Being proactive and building in security-by-design in support of business ops - With a complex and evolving threat landscape, it is vital for businesses to be proactive instead of reactive in their approach to security investment. In order to build a resilient security strategy, they should carry out regular risk assessments. This includes identifying individuals/executives in the organisation who have access to commercially sensitive information and working to secure them at home too. Any remote working tools and processes should also be continually assessed to ensure that they meet security requirements.
Educating remote employees to collaborate smartly - Security teams need to take the lead on educating employees to use remote collaboration tools intelligently. This includes taking simple steps such as enabling multi-factor authentication, ensuring that all meetings are set up with passwords, ensuring sensitive meetings are not labelled with details that could draw an attacker’s attention, using a password manager etc. It is also essential to continuously educate employees on data privacy and the importance of protecting customer information to mitigate the risk of costly incidents, reputational harm, regulatory penalties and strengthen customer trust in the organisation. This knowledge must also be regularly refreshed so that all teams are up to date with the latest requirements.

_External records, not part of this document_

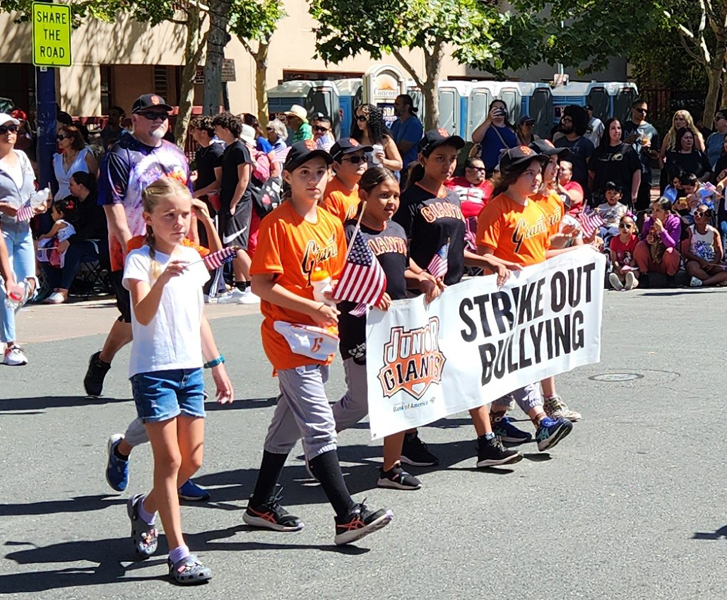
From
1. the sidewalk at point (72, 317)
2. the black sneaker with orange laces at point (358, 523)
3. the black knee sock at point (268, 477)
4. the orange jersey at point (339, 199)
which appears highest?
the orange jersey at point (339, 199)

Managing Concerns on Privacy
Leonard pointed out that AdNovum focuses on three critical organisational pillars which are People, Process and Technology, to enable businesses to manage this task more effectively.

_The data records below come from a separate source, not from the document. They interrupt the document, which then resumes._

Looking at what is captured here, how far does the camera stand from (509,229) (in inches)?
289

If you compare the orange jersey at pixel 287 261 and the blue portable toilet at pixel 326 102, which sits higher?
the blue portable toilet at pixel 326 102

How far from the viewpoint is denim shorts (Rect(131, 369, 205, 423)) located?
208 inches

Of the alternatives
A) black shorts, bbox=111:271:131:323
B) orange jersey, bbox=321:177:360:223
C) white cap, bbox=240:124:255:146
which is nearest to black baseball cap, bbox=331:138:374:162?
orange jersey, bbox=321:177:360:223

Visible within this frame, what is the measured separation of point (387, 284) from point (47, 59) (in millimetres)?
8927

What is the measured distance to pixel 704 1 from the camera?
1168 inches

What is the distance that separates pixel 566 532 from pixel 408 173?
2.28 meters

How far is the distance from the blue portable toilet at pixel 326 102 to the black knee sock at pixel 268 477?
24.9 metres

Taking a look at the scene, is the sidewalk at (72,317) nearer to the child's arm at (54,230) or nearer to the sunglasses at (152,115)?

For People, Leonard said trends such as remote working and bring-your-own-device, coupled with individual variable levels of knowledge about privacy issues, means that educating employees is a crucial aspect of maintaining compliance. Businesses must create and instil privacy- and security-by-design mindset in all their employees – from the intern to the CEO.
“At AdNovum, we inculcate an engineering approach, where privacy is built into our solutions from design to launch and maintenance”.
For Processes, businesses should tailor and implement cybersecurity processes that cater to their size, industry and business goals. They must also have the discipline – and this is not just limited to IT but across all departments – to maintain and follow the processes established.
“We have codified our work processes according to the ten core principles of the AdNovum Developer Guidelines. These include standards for ensuring that security is not an afterthought and that the team works towards a continuous delivery set up”.
And for Technology, one of the techniques that businesses can leverage is a strong Identity and Access Management (IAM) solution. Federated IAM enables seamless customer experiences so that security processes such as login, authentication or preference management do not add friction. Additionally, they allow businesses to secure personal data across public networks and ensure that it is being collected is following the varied and frequently changing privacy regulations across the world. Such technology has been tested and proven through government-led bug bounty programmes and independent security research. In the long run, leveraging such technology can also help businesses manage cost and increase efficiency.
“While AdNovum supports businesses in IAM, our role goes beyond this to being a trusted partner and enabling businesses to master their digital potential and reimagine business models, by unlocking the power of new technology such as blockchain, robotic process automation and machine learning”, stated Leonard.